There was a soldier, a Scottish soldier
Who wandered far away and soldiered far away
There was none bolder with good broad shoulder
He'd fought in many a fray and fought and won
He'd seen the glory, he told the story
Of battles glorious and deeds victorious
But now he's sighing, his heart is crying
To leave those green hills of Tyrol

Because those green hills are not Highland hills
Or the Island hills, they're not my lands hills
And fair as these green foreign hills may be
They are not the hills of home


And now the soldier, the Scottish soldier
Who wandered far away and soldiered far away
Sees leaves are falling and death is calling
And he will fade away in that far land
He called his piper, his trusty piper
And bade him sound alay a pibroch sad to play
Upon a hillside but Scottish hillside
Not on those green hills of Tyrol

Because those green hills...

And now this soldier, this Scottish soldier
Will wander far no more and soldier far no more
And on a hillside, a Scottish hillside
You'll see that piper play his soldier home
He's seen the glory, he's told the story
Of battles glorious and deeds victorious
The bugles cease now, he is at peace now
Far from those green hills of Tyrol

Because those green hills...

The Green Hills Of Tyrol - A Scottish Soldier


The Green Hills Of Tyrol could be a tune coming from Tyrol but it was more certainly written by Rossini in Il Viaggio a Reims (1825) and William Tell (1829), perhaps based on a popular folk dance of this time.

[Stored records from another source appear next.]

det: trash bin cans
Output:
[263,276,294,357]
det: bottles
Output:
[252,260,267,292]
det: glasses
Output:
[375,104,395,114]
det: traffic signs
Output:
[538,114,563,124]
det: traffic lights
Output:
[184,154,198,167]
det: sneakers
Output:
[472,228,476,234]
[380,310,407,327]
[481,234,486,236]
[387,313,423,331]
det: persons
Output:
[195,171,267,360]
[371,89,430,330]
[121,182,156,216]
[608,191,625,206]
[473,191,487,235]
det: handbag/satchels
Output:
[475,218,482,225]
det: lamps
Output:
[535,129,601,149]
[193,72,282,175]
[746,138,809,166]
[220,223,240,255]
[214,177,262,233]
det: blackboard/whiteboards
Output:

The melody will be adapted for bagpipe by Pipe Major John MacLeod (93rd Sutherland Highlanders) in 1854 during the Crimean War, after he heard it played by a military band from Sardinia.
No borders for music...

There is a small debate about beginning the score on the 1st or 3rd beat (anacrusis) : I choosed the second option in order to play it with Killworth Hills and also because this kind of start seems to be included in the melody and in the song version.

A tempo of 86 fits well to the tune, particularly with the other Retreat airs from my repertoire.

The lyrics published as A Scottish Soldier are from Andy Stewart (1933-1993).


NB - regarding these Retreat Airs, we must keep in mind that they are not supposed to be played in the middle of a battle : they are part of military rituals in camp, e.g. for marking the end of the day duties and the beginning of the night ones.